------ Source passage ------

II- Prelude and Epilogue

A tentative summary of the finalised book content:

Promotional Blurb ('book' back-cover)

Mozambique: the heart of lightness, gateway to the ‘welcoming people’ of earlier seafarers, pearl of the Indian Ocean: how could you ever be less than Arcadia? Your cyan seaside stretches, the dawning berth where the mighty Rift Valley and Zambezi river come to rest, the land of landings. Your lasting age and golden shores witnessed transient dwellings dotting seaside dunes, now and then venturing deeper on riversides, but scarcely rooted inland.

Through deep time, chieftains emerged and ebbed away, communities strived and subsided; Until the day mercantile crave for easy wealth disembarked: first on the lookout for slaves, ivory, gold; and a millennium later –with industrial age and the wheels of globalization turning ever faster– for cheap labor and geopolitical power.

Seven decades of colonial exploitation were regimented by the ‘African Partition’ of 1885 until Post-World War modernity demanded self-rule, which the obsolete Portuguese administration postponed until the dawn of 1975. Equally outdated for other reasons, ensuing kleptocracies are still– four decades later– to bring a failed nation into fruition: intensified poverty and inequality, environmental degradation, human insecurity and migration crisis.

Dusk has for long buried the dawning dream: the old nationalists now mutated into the new elite, effectively mastermind a resource extraction patronage scheme beyond ‘foreign aid’ accountability, despising domestic human capital rooted on broad and rich heritage of African, European or Asian minorities. With greed and vanity installed, oblivious to history and its recurrent mistakes, it is no surprise to see widespread civil unrest where ‘freedom fighting’ once started.

Author’s Note

I am a part of the main [1] I learned it by heart, nurturing its pieces. As a young child when exploring the magical world of life on the edge: the leaden mangrove shrubs, intertwined rhizomes and amphibious mudskippers. The stubbornness of a breathing world divided between land and sea, where ephemeral tidal waves tirelessly remake channels and paths, sight, sound and smell. And the overwhelming scale of its aggregate fragments: the throbbing of the mighty Indian Ocean, the seasonal wrath of the Zambezian rivers and deltas, the green wasteland of man-made savanna woodlands and the plenitude of animal creation. Life before the flood.

The Memory Path is inspired by personal recollections from life, landscape and legend. Every account is as faithful as possible to real world circumstances: meaning that, every time reality is uncertain, my recollection of it is as certain as possible. Stories are based on reflections and in dialogue with lasting and late friends, without having their publication as a primary purpose. Narratives go back fifty years to an age of disorder, beginning when collective identity and fate were being swiftly changed as the Portuguese colonial empire was ending. The limelight is Southern Africa and Mozambique, although reminiscence from elsewhere is also included.

The birth of a nation –in itself an unusual event– rarely matches expectations, the grand theories of history, the universal justice that its ‘midnight’s children’ had fostered. Particularly unique was the fact that soon after Mozambican independence in 1975 change was further inflated by internal conflict in the years running up to the collapse of communism and the closure of the cold war in 1989, all with evident consequences for the country and the whole Southern Africa.

------

» **Your tasks**:
1 - List every calendar year named in the Mozambique book summary, each once.
2 - In the rows, reproduce every line from the line containing "mask left lung" through the end of the rows.

------ Material ------

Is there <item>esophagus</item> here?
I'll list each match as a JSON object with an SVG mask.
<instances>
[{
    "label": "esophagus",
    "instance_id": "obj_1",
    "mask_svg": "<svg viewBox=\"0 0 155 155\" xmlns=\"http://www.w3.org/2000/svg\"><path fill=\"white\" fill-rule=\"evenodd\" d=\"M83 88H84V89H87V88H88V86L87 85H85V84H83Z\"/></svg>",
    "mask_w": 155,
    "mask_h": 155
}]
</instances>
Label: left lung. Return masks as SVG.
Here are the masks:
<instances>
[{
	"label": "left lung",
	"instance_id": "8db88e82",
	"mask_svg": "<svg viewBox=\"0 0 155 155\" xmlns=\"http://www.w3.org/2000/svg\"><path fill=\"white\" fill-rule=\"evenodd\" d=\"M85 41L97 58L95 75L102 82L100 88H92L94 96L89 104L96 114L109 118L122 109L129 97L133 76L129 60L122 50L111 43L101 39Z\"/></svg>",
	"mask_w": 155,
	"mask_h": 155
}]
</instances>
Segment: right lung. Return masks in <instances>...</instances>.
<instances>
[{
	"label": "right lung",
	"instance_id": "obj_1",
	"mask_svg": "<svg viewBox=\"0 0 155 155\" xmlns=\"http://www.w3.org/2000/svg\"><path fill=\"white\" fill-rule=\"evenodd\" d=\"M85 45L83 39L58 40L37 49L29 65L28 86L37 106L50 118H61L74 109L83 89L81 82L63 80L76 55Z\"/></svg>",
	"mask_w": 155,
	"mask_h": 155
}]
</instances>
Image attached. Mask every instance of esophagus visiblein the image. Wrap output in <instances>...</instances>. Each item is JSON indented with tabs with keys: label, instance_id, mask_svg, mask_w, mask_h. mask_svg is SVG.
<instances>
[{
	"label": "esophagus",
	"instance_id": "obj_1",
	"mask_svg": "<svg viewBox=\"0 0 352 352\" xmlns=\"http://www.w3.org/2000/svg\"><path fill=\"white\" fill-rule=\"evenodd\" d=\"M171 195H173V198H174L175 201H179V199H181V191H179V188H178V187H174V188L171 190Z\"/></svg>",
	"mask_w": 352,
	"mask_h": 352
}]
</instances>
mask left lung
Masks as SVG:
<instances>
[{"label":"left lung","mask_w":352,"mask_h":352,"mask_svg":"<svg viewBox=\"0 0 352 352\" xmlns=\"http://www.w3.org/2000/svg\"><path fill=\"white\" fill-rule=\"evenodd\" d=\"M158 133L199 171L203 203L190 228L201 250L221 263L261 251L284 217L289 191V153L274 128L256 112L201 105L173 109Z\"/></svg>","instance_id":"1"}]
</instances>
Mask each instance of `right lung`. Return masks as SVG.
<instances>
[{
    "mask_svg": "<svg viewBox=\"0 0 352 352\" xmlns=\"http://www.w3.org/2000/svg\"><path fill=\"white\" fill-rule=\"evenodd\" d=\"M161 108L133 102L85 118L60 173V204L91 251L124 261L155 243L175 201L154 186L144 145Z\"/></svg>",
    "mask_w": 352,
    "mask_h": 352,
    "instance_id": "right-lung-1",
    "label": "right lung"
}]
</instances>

------

» **In response**:
1 - 1885, 1975, 1989

2 -
mask left lung
Masks as SVG:
<instances>
[{"label":"left lung","mask_w":352,"mask_h":352,"mask_svg":"<svg viewBox=\"0 0 352 352\" xmlns=\"http://www.w3.org/2000/svg\"><path fill=\"white\" fill-rule=\"evenodd\" d=\"M158 133L199 171L203 203L190 228L201 250L221 263L261 251L284 217L289 191V153L274 128L256 112L201 105L173 109Z\"/></svg>","instance_id":"1"}]
</instances>
Mask each instance of `right lung`. Return masks as SVG.
<instances>
[{
    "mask_svg": "<svg viewBox=\"0 0 352 352\" xmlns=\"http://www.w3.org/2000/svg\"><path fill=\"white\" fill-rule=\"evenodd\" d=\"M161 108L133 102L85 118L60 173V204L91 251L124 261L155 243L175 201L154 186L144 145Z\"/></svg>",
    "mask_w": 352,
    "mask_h": 352,
    "instance_id": "right-lung-1",
    "label": "right lung"
}]
</instances>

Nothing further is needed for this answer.